Reformer Kearney: The department went into court and recommended [the] children stay in an environment where the stepfather took them into a garage, cranked up the car, had left a suicide note saying he was going to kill himself and these children. Luckily, a neighbor stopped him. These children had been under the eye of the court and supposedly the eye of the department. They had gone into court two days later and never told the judge that. They recommended [the children] continue to stay in that environment.
Dr. Ridda: Tell it to the bureaucrat!
Reformer Kearney: We've not done a good job of monitoring children in residential treatment centers.
Dr.
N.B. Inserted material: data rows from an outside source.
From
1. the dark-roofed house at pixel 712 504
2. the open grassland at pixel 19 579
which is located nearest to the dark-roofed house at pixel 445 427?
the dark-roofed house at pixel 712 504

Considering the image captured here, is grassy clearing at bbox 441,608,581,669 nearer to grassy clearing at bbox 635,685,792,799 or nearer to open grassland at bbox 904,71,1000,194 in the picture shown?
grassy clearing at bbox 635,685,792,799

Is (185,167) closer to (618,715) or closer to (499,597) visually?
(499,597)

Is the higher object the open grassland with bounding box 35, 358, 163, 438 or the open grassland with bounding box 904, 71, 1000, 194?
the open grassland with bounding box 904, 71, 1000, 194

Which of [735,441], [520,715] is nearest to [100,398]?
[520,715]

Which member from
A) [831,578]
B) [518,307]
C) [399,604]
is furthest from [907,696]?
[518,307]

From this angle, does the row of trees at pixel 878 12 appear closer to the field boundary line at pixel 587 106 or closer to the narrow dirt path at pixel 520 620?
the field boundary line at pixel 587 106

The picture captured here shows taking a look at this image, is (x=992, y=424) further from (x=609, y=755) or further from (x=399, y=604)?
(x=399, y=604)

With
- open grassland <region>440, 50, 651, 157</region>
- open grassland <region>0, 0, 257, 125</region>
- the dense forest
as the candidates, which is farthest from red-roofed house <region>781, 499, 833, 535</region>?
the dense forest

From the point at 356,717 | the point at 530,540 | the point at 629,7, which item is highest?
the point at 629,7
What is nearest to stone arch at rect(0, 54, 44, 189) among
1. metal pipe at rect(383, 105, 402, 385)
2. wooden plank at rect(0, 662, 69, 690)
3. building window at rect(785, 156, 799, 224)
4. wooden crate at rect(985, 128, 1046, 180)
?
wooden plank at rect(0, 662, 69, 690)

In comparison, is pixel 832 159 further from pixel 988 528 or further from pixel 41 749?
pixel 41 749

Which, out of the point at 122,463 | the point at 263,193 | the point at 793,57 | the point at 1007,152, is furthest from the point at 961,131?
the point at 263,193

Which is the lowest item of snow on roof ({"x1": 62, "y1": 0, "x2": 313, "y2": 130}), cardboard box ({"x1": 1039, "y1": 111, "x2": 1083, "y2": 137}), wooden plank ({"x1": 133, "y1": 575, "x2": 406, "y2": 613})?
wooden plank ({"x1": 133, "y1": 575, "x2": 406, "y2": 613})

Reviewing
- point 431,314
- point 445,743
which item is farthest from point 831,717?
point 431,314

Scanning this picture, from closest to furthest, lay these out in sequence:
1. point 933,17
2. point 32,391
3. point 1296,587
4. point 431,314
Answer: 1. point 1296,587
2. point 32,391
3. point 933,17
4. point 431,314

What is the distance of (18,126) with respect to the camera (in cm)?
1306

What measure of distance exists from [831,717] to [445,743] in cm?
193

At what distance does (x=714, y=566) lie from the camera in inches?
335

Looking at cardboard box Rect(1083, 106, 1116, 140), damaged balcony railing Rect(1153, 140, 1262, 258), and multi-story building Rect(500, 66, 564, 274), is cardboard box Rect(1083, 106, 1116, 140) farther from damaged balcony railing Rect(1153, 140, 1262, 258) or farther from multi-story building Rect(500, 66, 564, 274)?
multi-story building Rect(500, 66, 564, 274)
Ridda: Back then you told everyone there was no quick fix for the department, that... how did you put it?
Reformer Kearney: I've indicated it took decades for it to get this way; it's going to take years for it to mend."
Dr. Ridda: Bureaucrat Kearney disagreed with you though, didn't she? That became clear when an independent auditor concluded in early 2001 that the child protection service had gotten worse in the two years you were in charge.
Bureaucrat Kearney: (Eyes glaze over. Rolls down her sleeves.) The report said we are declining in [almost] all areas of child protection. That is not the case. There has been significant improvement in measures that are directly correlated to resources hitting the streets and [becoming] operational.
Dr. Ridda: So when the National Coalition for Child Protection Reform issued a report around the same time that noted "there is probably no place worse in America to be a foster child than the state of Florida," I suppose...
Bureaucrat Kearney: (Interrupts.) While [the] report claims that Florida is in a foster-care crisis, this is simply not true. We are under significant reform, and our system is improving on a daily basis. Children are much safer now.
Dr. Ridda: Then news earlier this year that Rilya was misplaced somehow. A lot of inquiries from the media and children's advocates, questions about the system again.
Bureaucrat Kearney: I would like nothing better than to have the records open to the media, but I am also incredibly mindful of the confidentiality, and that we have a missing child.
Dr. Ridda: Yes, but you do understand why the judge, the reformer, and the public are all asking what's behind the DCF veil?
Bureaucrat Kearney: This particular case, unbelievably tragic, is an isolated event.
Dr. Ridda: (Sighs deeply) That's all the time we have this week.